WHAT THE EXERCISE ASKS —
Resume the UN daily news roundup below, continuing right after its last sentence in the same style.

DOCUMENT EXCERPT —
....
Top news on Friday included: a call for respect for human rights in Sudan’s protests; the 25th anniversary of the genocide against the Tutsi in Rwanda; five years since the Chibok girls were abducted in Nigeria; the UN chief condemning a deadly terrorist attack in Pakistan; continued fighting in Libya’s capital; and an update on Colombia’s peace process.

Sudan military committed to ‘ensuring stability’ and ‘peaceful transition’ says senior diplomat, as UN rights chief appeals for protesters’ rights to be upheld

Sudan’s military has an “overarching duty” to refrain from using violence against protesters and ensure that their human rights are protected amid concerns of a further escalation, UN High Commissioner for Human Rights Michelle Bachelet said on Friday.

Her comments followed the ousting of President Omar al-Bashir, announced on State television on Thursday, accompanied by the declaration from the defence minister, that a military council would govern the country for up to two years.

The full story here.

From ‘dead on the inside’ to ‘truly alive’: Survivor of genocide against the Tutsi in Rwanda recounts her story as UN marks 25th anniversary

“Miraculously I had no machete marks” a survivor of the Genocide against the Tutsi in Rwanda told a solemn United Nations event in New York on Friday, 25 years on, to remember the systematic killing of more than one million people, over less than three months.

“Most of the survivors we have today were broken in their bodies and their souls”, Esther Mujawayo-Keiner told those gathered in the General Assembly Hall.

More details here.

Five years since mass-abduction of Nigeria’s Chibok girls

In Nigeria, it’s been almost five years since 276 schoolgirls were kidnapped by armed separatists Boko Haram in the town of Chibok. Today, more than 100 of the abducted girls remain missing.

Those that have been rescued or escaped, have been receiving help from UN Children’s Fund, UNICEF, which says that since 2013, more than 3,500 children have been recruited and used by non-state armed groups in the north-east of the country.

It has warned that these numbers are only those that have been verified, while the true figures are likely to be higher. In addition to these children, last year, 432 children were killed and maimed, 180 were abducted, and 43 girls were sexually abused in this conflict-wracked part of the Lake Chad region.

Ahead of the 14 April Chibok anniversary, UNICEF appealed to all parties to the on-going violence, to end violations against children and to stop targeting civilian infrastructure, including schools.

This is the only way to make lasting improvements in the lives of children in this devastated part of Nigeria, it said in a statement.
....
DATA LINES —
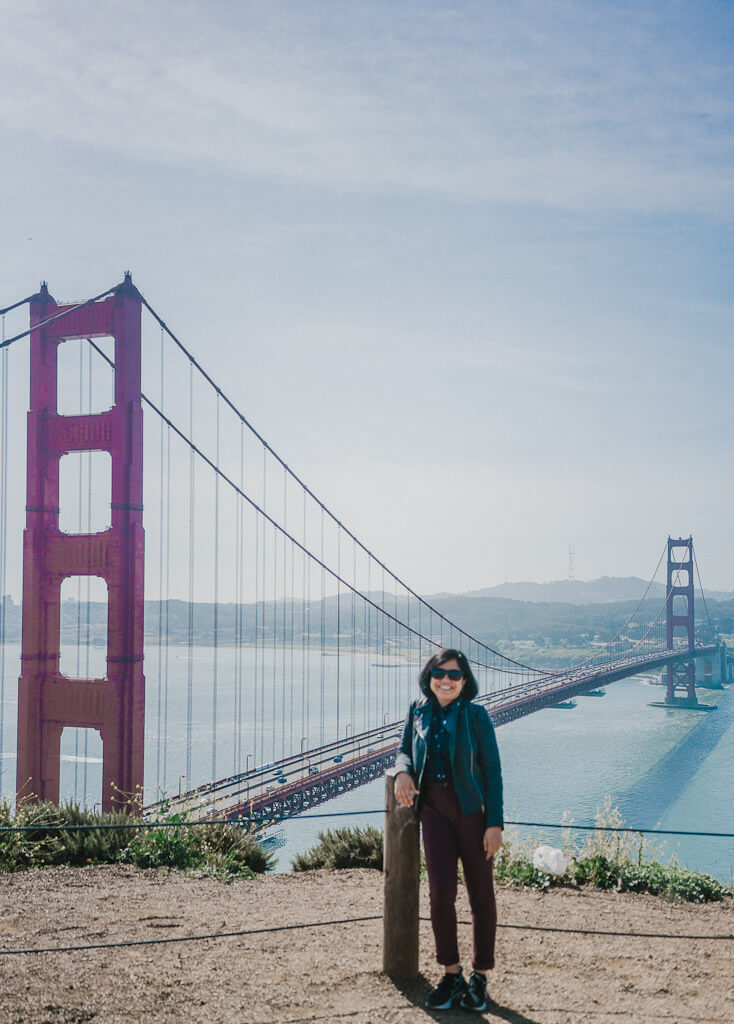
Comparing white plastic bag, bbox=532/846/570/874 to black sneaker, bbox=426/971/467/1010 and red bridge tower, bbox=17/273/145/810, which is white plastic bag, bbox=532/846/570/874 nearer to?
black sneaker, bbox=426/971/467/1010

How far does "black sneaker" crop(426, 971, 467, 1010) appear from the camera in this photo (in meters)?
3.19

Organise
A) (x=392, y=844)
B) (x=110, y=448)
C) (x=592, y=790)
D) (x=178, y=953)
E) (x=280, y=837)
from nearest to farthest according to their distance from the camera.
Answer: (x=392, y=844)
(x=178, y=953)
(x=110, y=448)
(x=280, y=837)
(x=592, y=790)

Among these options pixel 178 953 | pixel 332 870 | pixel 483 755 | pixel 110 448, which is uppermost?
pixel 110 448

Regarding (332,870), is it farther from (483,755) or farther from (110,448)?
(110,448)

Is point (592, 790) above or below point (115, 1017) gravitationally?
below

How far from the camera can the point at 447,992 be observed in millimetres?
3211

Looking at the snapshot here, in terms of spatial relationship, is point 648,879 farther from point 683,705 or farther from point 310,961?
point 683,705

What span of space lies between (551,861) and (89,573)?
10.7m

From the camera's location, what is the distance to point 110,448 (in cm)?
1441

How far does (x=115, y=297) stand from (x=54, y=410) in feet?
7.63

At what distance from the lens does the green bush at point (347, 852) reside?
6.14m

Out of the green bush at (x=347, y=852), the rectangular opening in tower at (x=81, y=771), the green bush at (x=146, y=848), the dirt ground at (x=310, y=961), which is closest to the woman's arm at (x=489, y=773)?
the dirt ground at (x=310, y=961)

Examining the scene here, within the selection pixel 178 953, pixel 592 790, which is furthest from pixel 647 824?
pixel 178 953

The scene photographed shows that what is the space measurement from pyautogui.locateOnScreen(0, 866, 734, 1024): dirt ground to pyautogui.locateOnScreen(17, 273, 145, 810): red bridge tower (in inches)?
356
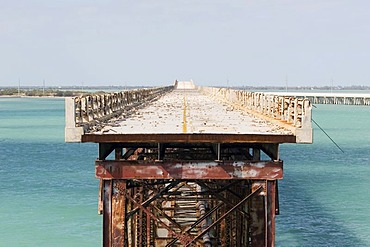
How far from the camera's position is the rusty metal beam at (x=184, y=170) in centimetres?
1406

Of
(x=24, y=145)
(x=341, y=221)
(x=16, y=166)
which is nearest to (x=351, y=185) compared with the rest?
(x=341, y=221)

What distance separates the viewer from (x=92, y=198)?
1698 inches

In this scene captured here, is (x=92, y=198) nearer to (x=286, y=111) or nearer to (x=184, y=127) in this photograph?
(x=184, y=127)

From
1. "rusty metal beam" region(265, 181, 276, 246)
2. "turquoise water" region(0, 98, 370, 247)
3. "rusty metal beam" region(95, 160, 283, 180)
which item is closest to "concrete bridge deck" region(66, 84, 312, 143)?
"rusty metal beam" region(95, 160, 283, 180)

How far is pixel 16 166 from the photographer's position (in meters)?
59.5

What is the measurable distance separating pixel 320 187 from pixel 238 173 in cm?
3495

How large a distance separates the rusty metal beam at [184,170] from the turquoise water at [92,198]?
18.8m

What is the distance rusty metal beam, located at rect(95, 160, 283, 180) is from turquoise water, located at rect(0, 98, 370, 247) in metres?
18.8

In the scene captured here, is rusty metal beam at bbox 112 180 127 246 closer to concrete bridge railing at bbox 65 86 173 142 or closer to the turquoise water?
concrete bridge railing at bbox 65 86 173 142

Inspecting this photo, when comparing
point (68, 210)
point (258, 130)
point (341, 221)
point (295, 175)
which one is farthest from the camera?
point (295, 175)

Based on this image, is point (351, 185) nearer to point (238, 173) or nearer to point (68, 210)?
point (68, 210)

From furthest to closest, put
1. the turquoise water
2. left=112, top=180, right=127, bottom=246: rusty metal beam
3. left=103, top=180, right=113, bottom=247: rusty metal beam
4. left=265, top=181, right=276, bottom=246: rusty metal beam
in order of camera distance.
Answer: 1. the turquoise water
2. left=265, top=181, right=276, bottom=246: rusty metal beam
3. left=112, top=180, right=127, bottom=246: rusty metal beam
4. left=103, top=180, right=113, bottom=247: rusty metal beam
....
WRITTEN ANSWER —
UN chief condemns attack in Pakistan

The UN Spokesperson issued a statement saying the Secretary-General is shocked at today’s attack in Quetta, Pakistan. He strongly condemns this cowardly act and extends his condolences to the families of the victims and to the Government and people of Pakistan.  He wishes a speedy recovery to those injured.

The United Nations expresses its fully solidarity with the Government of Pakistan in its fight against terrorism and violent extremism.

Airstrikes and heavy artillery exchanges increase fears of ‘chaos’ in Libya’s Tripoli

Concern continues to grow for civilians in and around the Libyan capital Tripoli, amid reports of increasingly heavy fighting on the outskirts of the city, between government and opposition forces.

In an update from Tripoli on Friday, the World Health Organization (WHO) said that airstrikes and heavy artillery had been deployed during clashes between the internationally-recognized Government forces and the self-styled Libyan National Army, or LNA.

Here’s WHO’s Dr Jaffar Hussain Syed, speaking from the capital: “Our major worry of escalation is increasing the airstrikes which we have witnessed in the last few days; they have increased from both sides and heavy artillery.  If at all the LNA forces manage to cross the current front line and come closer to the more densely populated city areas that obviously will increase the chaos inside the centre of Tripoli and will obviously end up with more casualties. But so far the centre of Tripoli is relatively calm and we have not witnessed any direct artillery shells coming or airstrikes taking place on the centre of Tripoli.”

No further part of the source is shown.